[Caption-style text data]

◆ ◆ ◆ ◆ ◆

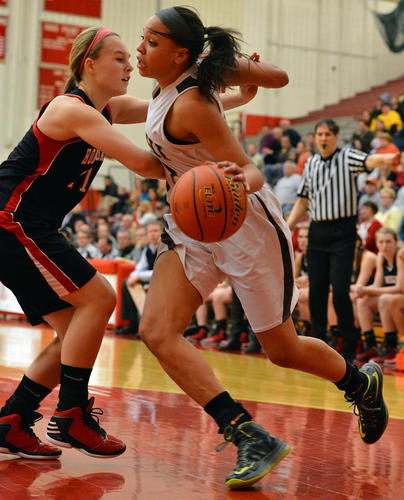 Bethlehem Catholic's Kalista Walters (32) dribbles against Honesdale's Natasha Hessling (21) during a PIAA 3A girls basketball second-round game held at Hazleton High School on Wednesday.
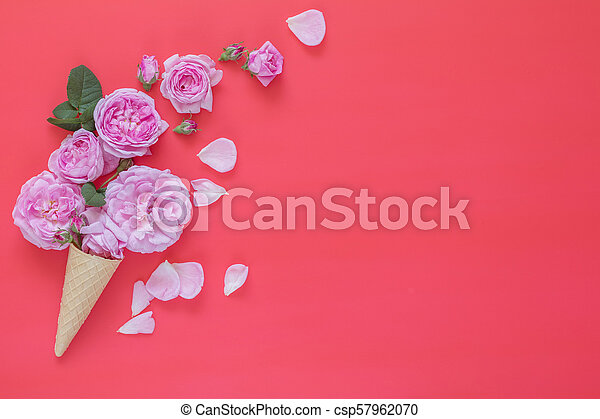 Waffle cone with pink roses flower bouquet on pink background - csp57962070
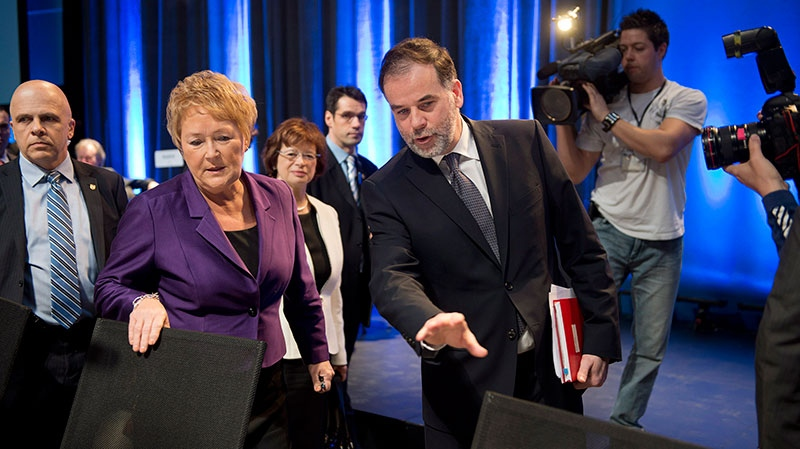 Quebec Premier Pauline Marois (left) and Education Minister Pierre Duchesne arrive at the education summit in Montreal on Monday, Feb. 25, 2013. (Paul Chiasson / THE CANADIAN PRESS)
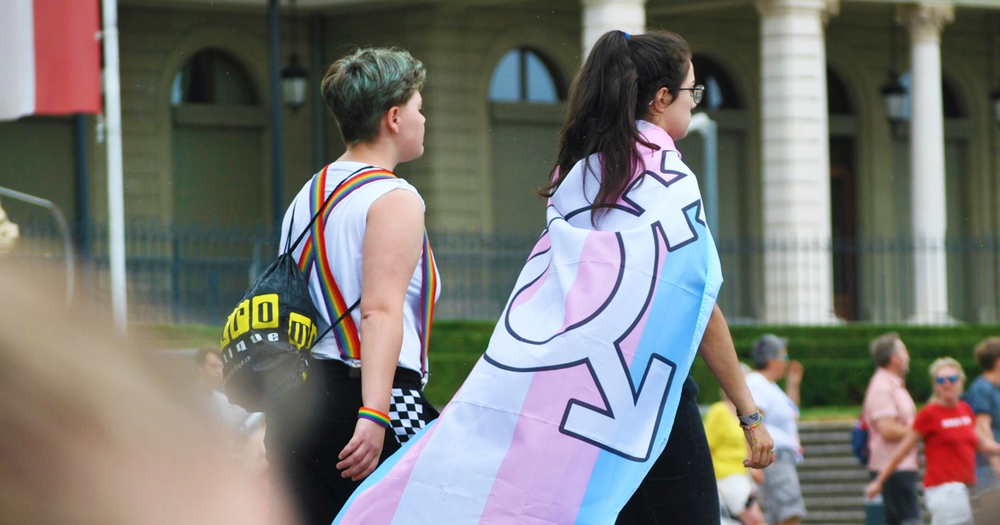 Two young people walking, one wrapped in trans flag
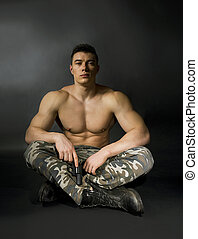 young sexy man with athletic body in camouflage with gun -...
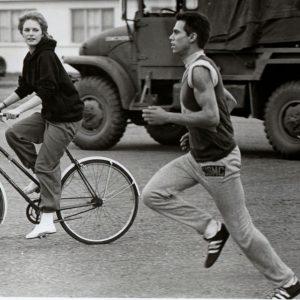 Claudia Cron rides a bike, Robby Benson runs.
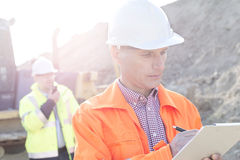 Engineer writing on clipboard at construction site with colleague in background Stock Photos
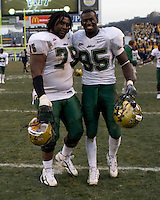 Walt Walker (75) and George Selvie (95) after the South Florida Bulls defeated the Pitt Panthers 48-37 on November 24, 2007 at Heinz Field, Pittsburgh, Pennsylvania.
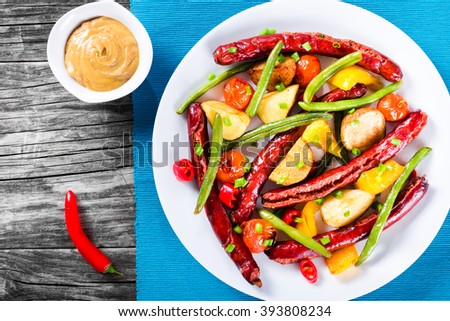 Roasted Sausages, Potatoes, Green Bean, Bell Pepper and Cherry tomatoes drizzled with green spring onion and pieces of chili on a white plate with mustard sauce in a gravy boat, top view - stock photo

◆ ◆ ◆ ◆ ◆

* **Your goal**
Output every record verbatim, excluding any picture it contains.

* **Reply to the task**
 Bethlehem Catholic's Kalista Walters (32) dribbles against Honesdale's Natasha Hessling (21) during a PIAA 3A girls basketball second-round game held at Hazleton High School on Wednesday.
 Waffle cone with pink roses flower bouquet on pink background - csp57962070
 Quebec Premier Pauline Marois (left) and Education Minister Pierre Duchesne arrive at the education summit in Montreal on Monday, Feb. 25, 2013. (Paul Chiasson / THE CANADIAN PRESS)
 Two young people walking, one wrapped in trans flag
 young sexy man with athletic body in camouflage with gun -...
 Claudia Cron rides a bike, Robby Benson runs.
 Engineer writing on clipboard at construction site with colleague in background Stock Photos
 Walt Walker (75) and George Selvie (95) after the South Florida Bulls defeated the Pitt Panthers 48-37 on November 24, 2007 at Heinz Field, Pittsburgh, Pennsylvania.
 Roasted Sausages, Potatoes, Green Bean, Bell Pepper and Cherry tomatoes drizzled with green spring onion and pieces of chili on a white plate with mustard sauce in a gravy boat, top view - stock photo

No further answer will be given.